Plädoyer für eine mitmenschliche Wirtschaft

Tania Singer, Matthieu Ricard und Diego Hangartner

Wer heute den Fernseher einschaltet oder Zeitung liest, gerät in ein regelrechtes Trommelfeuer von Debatten über drohende und herrschende Wirtschaftskrisen beziehungsweise über entsprechende Gegenmaßnahmen. Oft gehen die Lösungsvorschläge jedoch keineswegs auf den Kern des Problems ein, in der Regel kehrt man schnell wieder zur Tagesordnung zurück. Doch immer mehr Menschen erkennen, wie unzureichend die bisherigen Lösungsansätze sind. Sie erkennen die Notwendigkeit, unsere Wirtschaftssysteme und unser ökonomisches Handeln, individuell wie auch global, neu zu durchdenken. Immer nur Vorkehrungen zu treffen, um weiteren Krisen vorzubeugen, genügt vielen von uns einfach nicht mehr: Junge Menschen und Familien, Akademiker und Arbeiter, Aktivisten und Politiker auf der ganzen Welt fordern eine sozialere, umweltverträglichere und gerechtere Wirtschaftsordnung - eine Wirtschaft, die nicht den Wünschen und Begierden einiger weniger Eliten Vorrang einräumt, sondern die durch Mitgefühl und eine menschenfreundliche, humanitäre Einstellung der Weltgemeinschaft insgesamt zugutekommt und - mit dem nötigen Weitblick - in der Lage ist, auch auf künftige Generationen und das weitere Schicksal der Biosphäre Rücksicht zu nehmen. Ist so ein System möglich? Wie sähe es aus, und wie könnte es unsere Welt verändern?

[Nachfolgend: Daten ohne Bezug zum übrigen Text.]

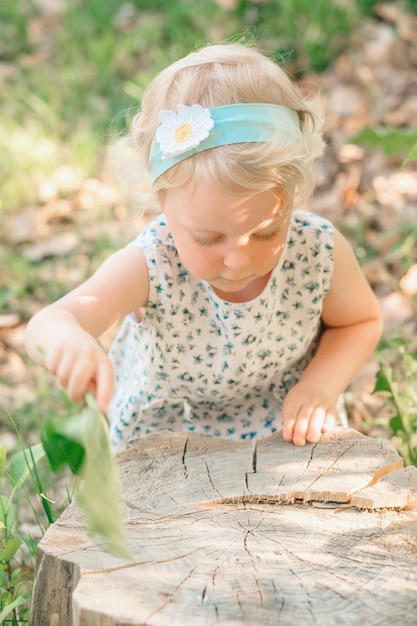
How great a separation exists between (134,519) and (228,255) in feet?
1.82

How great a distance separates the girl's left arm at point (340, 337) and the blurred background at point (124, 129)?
1.23 feet

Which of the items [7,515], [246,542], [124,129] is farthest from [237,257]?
[124,129]

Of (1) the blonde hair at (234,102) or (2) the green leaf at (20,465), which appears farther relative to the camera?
(1) the blonde hair at (234,102)

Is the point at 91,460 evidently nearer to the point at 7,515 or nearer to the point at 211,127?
the point at 7,515

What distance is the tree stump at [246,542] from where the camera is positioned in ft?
4.09

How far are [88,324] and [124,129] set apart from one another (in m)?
1.32

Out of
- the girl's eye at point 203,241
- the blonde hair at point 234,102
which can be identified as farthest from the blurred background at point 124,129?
the girl's eye at point 203,241

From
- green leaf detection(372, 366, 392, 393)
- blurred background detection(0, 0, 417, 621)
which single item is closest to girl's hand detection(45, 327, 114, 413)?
green leaf detection(372, 366, 392, 393)

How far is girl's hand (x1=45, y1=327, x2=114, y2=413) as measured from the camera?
1410 mm

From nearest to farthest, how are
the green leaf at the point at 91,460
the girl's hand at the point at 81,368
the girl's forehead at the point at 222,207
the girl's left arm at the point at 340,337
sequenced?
the green leaf at the point at 91,460 → the girl's hand at the point at 81,368 → the girl's forehead at the point at 222,207 → the girl's left arm at the point at 340,337

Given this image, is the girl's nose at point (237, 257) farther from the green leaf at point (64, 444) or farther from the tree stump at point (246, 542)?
the green leaf at point (64, 444)

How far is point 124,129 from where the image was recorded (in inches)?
117

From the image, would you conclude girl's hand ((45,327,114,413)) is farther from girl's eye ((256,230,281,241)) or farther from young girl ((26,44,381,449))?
girl's eye ((256,230,281,241))

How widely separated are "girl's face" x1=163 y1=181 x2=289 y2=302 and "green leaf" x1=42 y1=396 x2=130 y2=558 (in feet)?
1.81
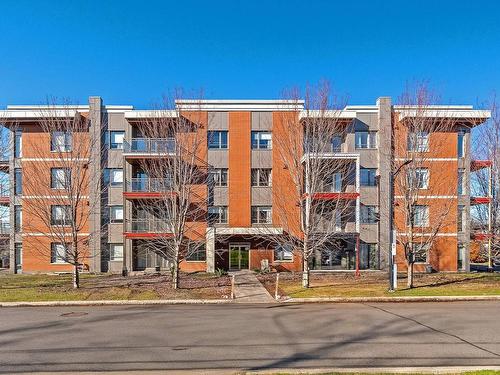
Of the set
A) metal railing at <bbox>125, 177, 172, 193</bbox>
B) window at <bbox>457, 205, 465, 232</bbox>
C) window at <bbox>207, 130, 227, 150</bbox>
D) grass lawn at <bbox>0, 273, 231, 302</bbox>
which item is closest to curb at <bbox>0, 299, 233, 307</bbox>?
grass lawn at <bbox>0, 273, 231, 302</bbox>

Im April 2010 trafen sich in Zürich Denker aus so unterschiedlichen Bereichen wie den Wirtschaftswissenschaften, der Neurowissenschaft, der Psychologie, der Philosophie, der Meditationspraxis und aus Unternehmen mit Seiner Heiligkeit dem Dalai Lama, um bei einer Tagung mit dem Titel "Altruismus und Mitgefühl in Wirtschaftssystemen" diesen Fragen nachzugehen. Gastgeber und Organisator der Tagung war das Mind and Life Institute. Das Mind and Life Institute, aus einer Reihe von interdisziplinären Dialogen zwischen Seiner Heiligkeit dem Dalai Lama, Wissenschaftlern, Philosophen und Meditierenden hervorgegangen, will die Natur des Geistes und die Beschaffenheit der Wirklichkeit erforschen, um dadurch bessere Voraussetzungen für das allgemeine Wohlergehen zu schaffen. Seit 1987 haben diese Dialoge ein weites Themenspektrum ausgelotet - von der Physik, der Kosmologie, der Ökologie und der Ethik bis hin zu den destruktiven Emotionen und zu Fragen aus dem Bildungsbereich. [1]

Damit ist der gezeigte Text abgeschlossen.